気候変動の影響により激甚化・頻発化する風水害や、切迫する大規模地震・津波災害、火山災害等に備えるため、防災・減災、国土強靱化の取組を進めることが重要であり、最前線で国民の生命、身体及び財産を守る消防の果たす役割は益々増大しています。
令和7年版消防白書では、特集として、大規模林野火災への対応のほか、近年の大規模災害等への対応、緊急消防援助隊の充実強化、マイナ救急の全国展開をはじめとする救急体制の確保・充実、消防団を中核とした地域防災力の充実強化、国民保護施策の推進及び消防分野におけるDX・新技術の活用の推進について記載しています。

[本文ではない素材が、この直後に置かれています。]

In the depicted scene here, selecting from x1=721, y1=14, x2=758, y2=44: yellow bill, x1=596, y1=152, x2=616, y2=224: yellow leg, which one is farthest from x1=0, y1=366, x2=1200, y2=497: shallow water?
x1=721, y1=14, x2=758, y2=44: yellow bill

また、消防防災分野の基本項目を記載するとともに、トピックスでは林野火災注意報・林野火災警報の創設・的確な発令や消防における女性の活躍推進に向けた取組などを記載しています。
この白書が、消防防災に対する国民の皆様のご理解を深め、国や地方公共団体だけではなく、住民、企業も含めた総合的な消防防災体制を確立するに当たって、広く活用いただけることを願っています。
なお、検討状況や統計資料等については、特に断りがない限り、令和7年11月末の状況を基に記載しています。